▶ **What is required**
Begin at the line that contains "What is the measured" and repeat every line from there to the end of the records below, inclusive, without adding any other line.

▶ **Exercise data**
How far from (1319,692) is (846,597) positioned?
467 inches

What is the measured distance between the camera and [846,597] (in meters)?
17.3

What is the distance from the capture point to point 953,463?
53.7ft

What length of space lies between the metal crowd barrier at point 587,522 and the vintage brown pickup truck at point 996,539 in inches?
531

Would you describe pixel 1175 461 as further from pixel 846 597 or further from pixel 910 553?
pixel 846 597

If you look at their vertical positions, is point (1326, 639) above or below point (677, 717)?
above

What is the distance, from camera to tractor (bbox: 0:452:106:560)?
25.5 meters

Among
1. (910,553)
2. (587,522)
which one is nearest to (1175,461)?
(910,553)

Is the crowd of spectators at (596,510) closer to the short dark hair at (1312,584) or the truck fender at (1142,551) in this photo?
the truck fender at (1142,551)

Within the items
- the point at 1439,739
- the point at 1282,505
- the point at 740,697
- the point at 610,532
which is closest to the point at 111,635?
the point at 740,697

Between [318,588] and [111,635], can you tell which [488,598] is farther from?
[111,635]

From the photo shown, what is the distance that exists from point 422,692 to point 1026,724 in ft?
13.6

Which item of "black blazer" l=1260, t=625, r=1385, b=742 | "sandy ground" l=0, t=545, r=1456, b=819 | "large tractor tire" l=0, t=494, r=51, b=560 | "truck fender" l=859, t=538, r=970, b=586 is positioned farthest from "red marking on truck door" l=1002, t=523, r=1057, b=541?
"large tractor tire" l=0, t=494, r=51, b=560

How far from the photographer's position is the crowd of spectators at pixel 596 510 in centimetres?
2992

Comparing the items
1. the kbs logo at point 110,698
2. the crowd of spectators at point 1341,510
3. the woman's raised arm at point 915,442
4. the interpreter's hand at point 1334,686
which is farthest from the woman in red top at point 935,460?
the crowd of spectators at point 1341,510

▶ **Exercise solution**
What is the measured distance between the camera and [846,597] (in meters)?
17.3

What is the distance from the capture point to point 953,463?
53.7ft

What length of space lies between the metal crowd barrier at point 587,522 and the vintage brown pickup truck at point 996,539 in inches?
531

Would you describe pixel 1175 461 as further from pixel 846 597 or further from pixel 910 553?
pixel 846 597

If you look at their vertical positions, is point (1326, 639) above or below point (677, 717)?
above

What is the distance, from camera to tractor (bbox: 0:452:106:560)?
25.5 meters

Among
1. (910,553)
2. (587,522)
which one is nearest to (1175,461)?
(910,553)

Is the crowd of spectators at (596,510) closer to the short dark hair at (1312,584) or the truck fender at (1142,551) in this photo?
the truck fender at (1142,551)

Within the items
- the point at 1439,739
- the point at 1282,505
- the point at 740,697
- the point at 610,532
which is closest to the point at 111,635?
the point at 740,697

Between [318,588] and [111,635], can you tell which [488,598] is farther from?
[111,635]

From the photo shown, what is the distance that exists from point 422,692 to point 1026,724 in ft?
13.6

Which item of "black blazer" l=1260, t=625, r=1385, b=742 | "sandy ground" l=0, t=545, r=1456, b=819 | "large tractor tire" l=0, t=494, r=51, b=560 | "truck fender" l=859, t=538, r=970, b=586 is positioned farthest from "red marking on truck door" l=1002, t=523, r=1057, b=541?
"large tractor tire" l=0, t=494, r=51, b=560

How far from the photographer's position is the crowd of spectators at pixel 596 510 in centimetres?
2992

Comparing the items
1. the kbs logo at point 110,698
2. the crowd of spectators at point 1341,510
3. the woman's raised arm at point 915,442
4. the interpreter's hand at point 1334,686
which is farthest from the woman in red top at point 935,460?
the crowd of spectators at point 1341,510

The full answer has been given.